Des échos venant des travailleurs et des milieux populaires indiquaient clairement que ces derniers ne se retrouvaient pas dans les explications données par les partisans du 74, qu'il n'y avait rien de bon pour eux.
Pendant ce temps, les tenants du « non », avec d'un côté la droite de l'UMP et des Forces martiniquaises de progrès, mais aussi le Parti progressiste martiniquais fondé par Aimé Césaire, la Fédération socialiste de Martinique ou d'autres mouvements de la gauche traditionnelle, prenaient de l'assurance.
Néanmoins, au soir du 10 janvier, l'importance du vote non a surpris une grande partie de la classe politique, et en tout premier lieu les tenants du oui.
Sur les quatorze communes où les maires avaient fait campagne pour le oui, seules deux, dont celle de Rivière-Pilote fief de A. Marie-Jeanne, se sont prononcées à une courte majorité pour le oui. Dans les douze autres, la population n'a pas suivi et s'est prononcée pour le « non » dans des proportions identiques voire plus importantes que le reste de la Martinique.
De façon générale ces élus, qui avaient fait mine de se réclamer des mobilisations de février 2009 pour présenter à la population leur recette statutaire, ont été bel et bien désavoués.
Lors de la soirée électorale, les leaders du oui, tels le président de la région, Marie-Jeanne, ou celui du département, C. Lise, ont déclaré que « la seule perdante, c'est la Martinique » et aussi que la population avait réagi, cette fois encore, par un « réflexe de peur ».
La droite, de son côté, se frottait les mains.
Quant au PPM du député-maire de Fort-de-France Serge Letchimy, dans une déclaration officielle, il s'est dépêché de se mettre aux avant-postes, se félicitant de cette « victoire du peuple » et de ce qu'il qualifie de « vote de la sagesse » et appelant sans exclusive « tous les enfants de la Martinique » à se retrouver pour un changement... en votant oui à l'Assemblée unique... dans le cadre de l'article 73, lors de la consultation du 24 janvier prochain.
Ghislaine Joachim-Arnaud, dirigeante de Combat Ouvrier, a pour sa part fait parvenir une déclaration à la presse, indiquant notamment : « La méfiance de la majeure partie des travailleurs et de la population pauvre envers les politiciens a été plus forte que leur désir de donner naissance à un statut avec plus de pouvoir de décision local.

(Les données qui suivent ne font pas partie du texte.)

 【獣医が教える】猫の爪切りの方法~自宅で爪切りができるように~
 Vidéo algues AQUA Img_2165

Tous ces politiciens n'ont qu'à s'en prendre à eux-mêmes ! C'est leur refus de s'engager sur quoi que ce soit concernant les intérêts des couches laborieuses et pauvres qui a créé la méfiance ; et leurs silences sur les problèmes importants n'ont fait qu'alimenter cette méfiance.

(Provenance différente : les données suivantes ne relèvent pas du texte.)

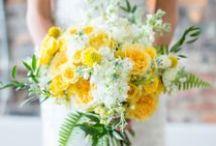 Weddings - Sunshine, Daisies, Butter Mellow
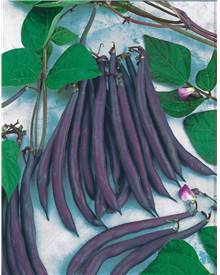 Haricot mangetout Purple Queen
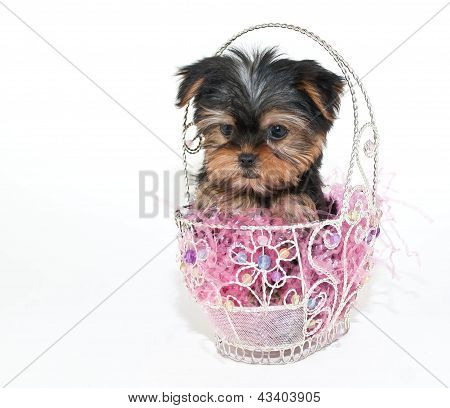 Easter Yorkie Puppy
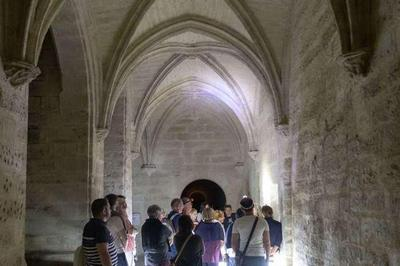 Visite Guidée Nocturne à Villeneuve les Avignon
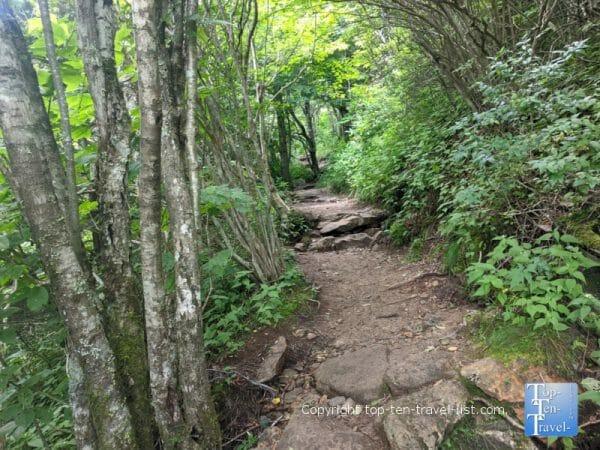 Beautiful views along the Black Balsam Knob trail in Western North Carolina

Nous, Combat Ouvrier, n'avions donné aucune consigne de vote, car nous ne voulions pas cautionner les actes passés, présents ou futurs de politiciens qui se moquent bien des intérêts et des aspirations des travailleurs. Cette consultation était un faux choix ! »
Elle poursuit sur le vote du 24 janvier : « Ce qui sera voté pour la deuxième phase de ce référendum - le 24 janvier - ne changera pas non plus grand-chose, que l'assemblée unique soit votée ou non.
Nous ne donnerons pas plus de consigne de vote !
Et en effet aucun changement, ou non, de statut n'apportera de satisfaction aux problèmes et aux revendications des travailleurs. La voie prise en février et mars 2009, la grève générale, les luttes dans les entreprises, sont les seuls moyens qui leur permettront de changer leur situation.
Quant au pouvoir en place, il aurait bien tort de tirer satisfaction de ces résultats, car le rejet des politiciens locaux en tout genre et de leurs projets ne signifie pas - loin de là - que la population veut confier son sort aux gouvernants qui ne cessent d'aggraver ses conditions de vie par des attaques contre les services publics, contre les retraites, contre les emplois, avec un chômage record en Martinique. »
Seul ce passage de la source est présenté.